■ **EXERCISE DESCRIPTION**
Could you recast every line of the items below as a numbered list, leaving out the blank lines?

Stored data entries:
* * * *

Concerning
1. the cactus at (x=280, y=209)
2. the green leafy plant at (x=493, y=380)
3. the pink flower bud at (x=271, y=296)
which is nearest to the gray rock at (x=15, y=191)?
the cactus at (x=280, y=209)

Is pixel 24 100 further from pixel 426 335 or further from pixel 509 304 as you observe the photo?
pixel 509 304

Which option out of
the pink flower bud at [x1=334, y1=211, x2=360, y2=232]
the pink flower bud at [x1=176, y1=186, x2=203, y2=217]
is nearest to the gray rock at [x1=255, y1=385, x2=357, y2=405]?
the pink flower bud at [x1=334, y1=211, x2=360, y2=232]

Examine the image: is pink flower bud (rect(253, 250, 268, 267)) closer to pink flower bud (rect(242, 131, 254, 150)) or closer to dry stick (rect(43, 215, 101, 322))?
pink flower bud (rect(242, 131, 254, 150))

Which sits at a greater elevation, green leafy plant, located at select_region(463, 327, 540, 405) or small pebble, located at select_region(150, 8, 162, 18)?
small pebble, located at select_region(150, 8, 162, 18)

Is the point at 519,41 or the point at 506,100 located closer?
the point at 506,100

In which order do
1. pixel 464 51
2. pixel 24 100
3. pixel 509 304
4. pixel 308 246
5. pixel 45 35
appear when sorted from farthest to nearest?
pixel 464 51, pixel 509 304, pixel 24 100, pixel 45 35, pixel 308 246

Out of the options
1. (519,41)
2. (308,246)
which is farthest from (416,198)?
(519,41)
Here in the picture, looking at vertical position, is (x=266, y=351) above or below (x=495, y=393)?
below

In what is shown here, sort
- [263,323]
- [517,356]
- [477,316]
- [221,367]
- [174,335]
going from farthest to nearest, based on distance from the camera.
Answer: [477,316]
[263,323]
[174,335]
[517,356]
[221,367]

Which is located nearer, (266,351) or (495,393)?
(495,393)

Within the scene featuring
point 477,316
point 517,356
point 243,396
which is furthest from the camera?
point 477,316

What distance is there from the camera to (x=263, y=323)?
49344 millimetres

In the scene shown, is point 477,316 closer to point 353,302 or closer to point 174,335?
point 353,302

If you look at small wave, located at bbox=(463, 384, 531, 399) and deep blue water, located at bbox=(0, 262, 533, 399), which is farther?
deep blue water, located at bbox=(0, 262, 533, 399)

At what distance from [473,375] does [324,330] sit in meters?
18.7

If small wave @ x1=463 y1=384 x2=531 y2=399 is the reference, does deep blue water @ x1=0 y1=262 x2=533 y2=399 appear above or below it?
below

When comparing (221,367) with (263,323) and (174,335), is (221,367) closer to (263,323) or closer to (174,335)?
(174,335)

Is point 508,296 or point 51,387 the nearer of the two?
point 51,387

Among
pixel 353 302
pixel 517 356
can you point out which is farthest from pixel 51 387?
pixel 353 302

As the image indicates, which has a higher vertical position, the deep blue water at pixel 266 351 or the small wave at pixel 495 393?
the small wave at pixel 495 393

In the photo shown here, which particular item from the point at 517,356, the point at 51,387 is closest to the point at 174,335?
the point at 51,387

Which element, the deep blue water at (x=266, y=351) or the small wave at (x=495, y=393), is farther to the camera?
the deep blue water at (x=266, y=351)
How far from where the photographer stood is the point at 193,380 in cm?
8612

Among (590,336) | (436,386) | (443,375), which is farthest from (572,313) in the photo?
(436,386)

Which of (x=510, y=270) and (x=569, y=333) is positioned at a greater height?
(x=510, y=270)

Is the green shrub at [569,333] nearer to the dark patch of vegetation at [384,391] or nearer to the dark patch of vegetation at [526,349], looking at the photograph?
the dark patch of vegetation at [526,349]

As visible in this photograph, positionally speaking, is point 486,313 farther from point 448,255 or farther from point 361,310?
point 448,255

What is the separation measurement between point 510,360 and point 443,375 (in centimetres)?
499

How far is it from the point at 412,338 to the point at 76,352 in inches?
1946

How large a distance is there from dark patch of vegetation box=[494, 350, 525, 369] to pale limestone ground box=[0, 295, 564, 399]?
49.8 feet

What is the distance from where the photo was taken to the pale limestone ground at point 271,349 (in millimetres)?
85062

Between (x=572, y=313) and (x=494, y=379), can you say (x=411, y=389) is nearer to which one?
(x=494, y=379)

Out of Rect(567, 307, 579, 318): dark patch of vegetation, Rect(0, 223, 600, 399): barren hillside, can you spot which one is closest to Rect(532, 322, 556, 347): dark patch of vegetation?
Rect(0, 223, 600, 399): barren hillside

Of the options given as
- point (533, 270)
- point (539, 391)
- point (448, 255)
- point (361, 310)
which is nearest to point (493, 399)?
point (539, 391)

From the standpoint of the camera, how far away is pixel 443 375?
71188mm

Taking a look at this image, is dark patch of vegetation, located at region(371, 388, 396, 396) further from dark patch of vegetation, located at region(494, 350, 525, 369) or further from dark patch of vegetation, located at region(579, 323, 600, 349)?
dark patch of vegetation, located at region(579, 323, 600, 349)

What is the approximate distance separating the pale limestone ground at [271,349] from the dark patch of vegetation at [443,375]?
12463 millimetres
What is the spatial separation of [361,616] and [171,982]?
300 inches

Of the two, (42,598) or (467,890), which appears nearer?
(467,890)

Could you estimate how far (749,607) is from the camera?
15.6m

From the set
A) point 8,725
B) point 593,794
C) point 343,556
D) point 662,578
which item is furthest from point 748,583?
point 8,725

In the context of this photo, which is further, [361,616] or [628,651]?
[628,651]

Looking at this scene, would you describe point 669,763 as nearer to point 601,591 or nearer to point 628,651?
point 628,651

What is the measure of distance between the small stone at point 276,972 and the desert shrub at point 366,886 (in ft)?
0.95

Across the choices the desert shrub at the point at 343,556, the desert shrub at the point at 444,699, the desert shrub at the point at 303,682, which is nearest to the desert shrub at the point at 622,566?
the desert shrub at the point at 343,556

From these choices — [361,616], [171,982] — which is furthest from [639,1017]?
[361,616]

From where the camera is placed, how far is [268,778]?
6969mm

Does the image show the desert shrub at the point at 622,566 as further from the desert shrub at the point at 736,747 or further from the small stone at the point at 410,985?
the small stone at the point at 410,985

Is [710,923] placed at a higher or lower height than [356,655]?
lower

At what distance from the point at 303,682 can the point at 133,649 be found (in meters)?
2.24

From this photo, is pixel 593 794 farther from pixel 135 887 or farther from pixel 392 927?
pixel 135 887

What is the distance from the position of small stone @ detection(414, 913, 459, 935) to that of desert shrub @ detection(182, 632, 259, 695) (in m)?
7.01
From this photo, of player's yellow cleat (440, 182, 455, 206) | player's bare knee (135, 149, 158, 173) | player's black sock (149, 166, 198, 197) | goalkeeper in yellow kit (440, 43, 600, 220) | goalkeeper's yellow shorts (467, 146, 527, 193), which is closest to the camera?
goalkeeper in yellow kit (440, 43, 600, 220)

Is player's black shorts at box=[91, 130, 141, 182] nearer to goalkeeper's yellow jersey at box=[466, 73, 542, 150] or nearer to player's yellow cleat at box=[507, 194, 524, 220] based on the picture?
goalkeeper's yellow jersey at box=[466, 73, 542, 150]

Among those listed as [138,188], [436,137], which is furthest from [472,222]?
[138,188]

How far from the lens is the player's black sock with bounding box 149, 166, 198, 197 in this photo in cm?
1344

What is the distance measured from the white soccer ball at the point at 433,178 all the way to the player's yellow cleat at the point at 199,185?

* * * *

■ **EXPECTED OUTPUT**
1. Concerning
2. 1. the cactus at (x=280, y=209)
3. 2. the green leafy plant at (x=493, y=380)
4. 3. the pink flower bud at (x=271, y=296)
5. which is nearest to the gray rock at (x=15, y=191)?
6. the cactus at (x=280, y=209)
7. Is pixel 24 100 further from pixel 426 335 or further from pixel 509 304 as you observe the photo?
8. pixel 509 304
9. Which option out of
10. the pink flower bud at [x1=334, y1=211, x2=360, y2=232]
11. the pink flower bud at [x1=176, y1=186, x2=203, y2=217]
12. is nearest to the gray rock at [x1=255, y1=385, x2=357, y2=405]?
13. the pink flower bud at [x1=334, y1=211, x2=360, y2=232]
14. Examine the image: is pink flower bud (rect(253, 250, 268, 267)) closer to pink flower bud (rect(242, 131, 254, 150)) or closer to dry stick (rect(43, 215, 101, 322))?
15. pink flower bud (rect(242, 131, 254, 150))
16. Which sits at a greater elevation, green leafy plant, located at select_region(463, 327, 540, 405) or small pebble, located at select_region(150, 8, 162, 18)?
17. small pebble, located at select_region(150, 8, 162, 18)
18. Is the point at 519,41 or the point at 506,100 located closer?
19. the point at 506,100
20. In which order do
21. 1. pixel 464 51
22. 2. pixel 24 100
23. 3. pixel 509 304
24. 4. pixel 308 246
25. 5. pixel 45 35
26. appear when sorted from farthest to nearest?
27. pixel 464 51, pixel 509 304, pixel 24 100, pixel 45 35, pixel 308 246
28. Out of the options
29. 1. (519,41)
30. 2. (308,246)
31. which is farthest from (416,198)?
32. (519,41)
33. Here in the picture, looking at vertical position, is (x=266, y=351) above or below (x=495, y=393)?
34. below
35. In what is shown here, sort
36. - [263,323]
37. - [517,356]
38. - [477,316]
39. - [221,367]
40. - [174,335]
41. going from farthest to nearest, based on distance from the camera.
42. Answer: [477,316]
43. [263,323]
44. [174,335]
45. [517,356]
46. [221,367]
47. Which is located nearer, (266,351) or (495,393)?
48. (495,393)
49. Within the scene featuring
50. point 477,316
51. point 517,356
52. point 243,396
53. which is furthest from the camera?
54. point 477,316
55. What distance is there from the camera to (x=263, y=323)?
56. 49344 millimetres
57. In the scene shown, is point 477,316 closer to point 353,302 or closer to point 174,335?
58. point 353,302
59. If you look at small wave, located at bbox=(463, 384, 531, 399) and deep blue water, located at bbox=(0, 262, 533, 399), which is farther?
60. deep blue water, located at bbox=(0, 262, 533, 399)
61. At what distance from [473,375] does [324,330] sit in meters?
62. 18.7
63. If small wave @ x1=463 y1=384 x2=531 y2=399 is the reference, does deep blue water @ x1=0 y1=262 x2=533 y2=399 appear above or below it?
64. below
65. When comparing (221,367) with (263,323) and (174,335), is (221,367) closer to (263,323) or closer to (174,335)?
66. (174,335)
67. Is point 508,296 or point 51,387 the nearer of the two?
68. point 51,387
69. Among
70. pixel 353 302
71. pixel 517 356
72. can you point out which is farthest from pixel 51 387?
73. pixel 353 302
74. As the image indicates, which has a higher vertical position, the deep blue water at pixel 266 351 or the small wave at pixel 495 393?
75. the small wave at pixel 495 393
76. In the photo shown here, which particular item from the point at 517,356, the point at 51,387 is closest to the point at 174,335?
77. the point at 51,387
78. Which element, the deep blue water at (x=266, y=351) or the small wave at (x=495, y=393), is farther to the camera?
79. the deep blue water at (x=266, y=351)
80. How far from where the photographer stood is the point at 193,380 in cm?
81. 8612
82. Among (590,336) | (436,386) | (443,375), which is farthest from (572,313) in the photo?
83. (436,386)
84. Which of (x=510, y=270) and (x=569, y=333) is positioned at a greater height?
85. (x=510, y=270)
86. Is the green shrub at [569,333] nearer to the dark patch of vegetation at [384,391] or nearer to the dark patch of vegetation at [526,349], looking at the photograph?
87. the dark patch of vegetation at [526,349]
88. As visible in this photograph, positionally speaking, is point 486,313 farther from point 448,255 or farther from point 361,310?
89. point 448,255
90. What is the separation measurement between point 510,360 and point 443,375 (in centimetres)?
91. 499
92. How far is it from the point at 412,338 to the point at 76,352 in inches?
93. 1946
94. How large a distance is there from dark patch of vegetation box=[494, 350, 525, 369] to pale limestone ground box=[0, 295, 564, 399]?
95. 49.8 feet
96. What is the distance from where the photo was taken to the pale limestone ground at point 271,349 (in millimetres)?
97. 85062
98. Between (x=572, y=313) and (x=494, y=379), can you say (x=411, y=389) is nearer to which one?
99. (x=494, y=379)
100. Out of Rect(567, 307, 579, 318): dark patch of vegetation, Rect(0, 223, 600, 399): barren hillside, can you spot which one is closest to Rect(532, 322, 556, 347): dark patch of vegetation?
101. Rect(0, 223, 600, 399): barren hillside
102. Of the options given as
103. - point (533, 270)
104. - point (539, 391)
105. - point (448, 255)
106. - point (361, 310)
107. which is nearest to point (493, 399)?
108. point (539, 391)
109. From the standpoint of the camera, how far away is pixel 443 375?
110. 71188mm
111. Taking a look at this image, is dark patch of vegetation, located at region(371, 388, 396, 396) further from dark patch of vegetation, located at region(494, 350, 525, 369) or further from dark patch of vegetation, located at region(579, 323, 600, 349)?
112. dark patch of vegetation, located at region(579, 323, 600, 349)
113. What is the approximate distance separating the pale limestone ground at [271,349] from the dark patch of vegetation at [443,375]?
114. 12463 millimetres
115. What is the spatial separation of [361,616] and [171,982]?
116. 300 inches
117. Of the two, (42,598) or (467,890), which appears nearer?
118. (467,890)
119. Could you estimate how far (749,607) is from the camera?
120. 15.6m
121. From the set
122. A) point 8,725
123. B) point 593,794
124. C) point 343,556
125. D) point 662,578
126. which item is furthest from point 748,583?
127. point 8,725
128. In the context of this photo, which is further, [361,616] or [628,651]?
129. [628,651]
130. Looking at this scene, would you describe point 669,763 as nearer to point 601,591 or nearer to point 628,651?
131. point 628,651
132. What is the measure of distance between the small stone at point 276,972 and the desert shrub at point 366,886 (in ft)?
133. 0.95
134. Across the choices the desert shrub at the point at 343,556, the desert shrub at the point at 444,699, the desert shrub at the point at 303,682, which is nearest to the desert shrub at the point at 622,566?
135. the desert shrub at the point at 343,556
136. From these choices — [361,616], [171,982] — which is furthest from [639,1017]?
137. [361,616]
138. From where the camera is placed, how far is [268,778]?
139. 6969mm
140. Does the image show the desert shrub at the point at 622,566 as further from the desert shrub at the point at 736,747 or further from the small stone at the point at 410,985?
141. the small stone at the point at 410,985
142. Is [710,923] placed at a higher or lower height than [356,655]?
143. lower
144. At what distance from the point at 303,682 can the point at 133,649 be found (in meters)?
145. 2.24
146. From this photo, is pixel 593 794 farther from pixel 135 887 or farther from pixel 392 927?
147. pixel 135 887
148. What is the distance from the position of small stone @ detection(414, 913, 459, 935) to that of desert shrub @ detection(182, 632, 259, 695) (in m)?
149. 7.01
150. From this photo, of player's yellow cleat (440, 182, 455, 206) | player's bare knee (135, 149, 158, 173) | player's black sock (149, 166, 198, 197) | goalkeeper in yellow kit (440, 43, 600, 220) | goalkeeper's yellow shorts (467, 146, 527, 193), which is closest to the camera?
151. goalkeeper in yellow kit (440, 43, 600, 220)
152. Is player's black shorts at box=[91, 130, 141, 182] nearer to goalkeeper's yellow jersey at box=[466, 73, 542, 150] or nearer to player's yellow cleat at box=[507, 194, 524, 220] based on the picture?
153. goalkeeper's yellow jersey at box=[466, 73, 542, 150]
154. Among those listed as [138,188], [436,137], which is furthest from [472,222]?
155. [138,188]
156. How far from the lens is the player's black sock with bounding box 149, 166, 198, 197 in this photo in cm?
157. 1344
158. What is the distance measured from the white soccer ball at the point at 433,178 all the way to the player's yellow cleat at the point at 199,185?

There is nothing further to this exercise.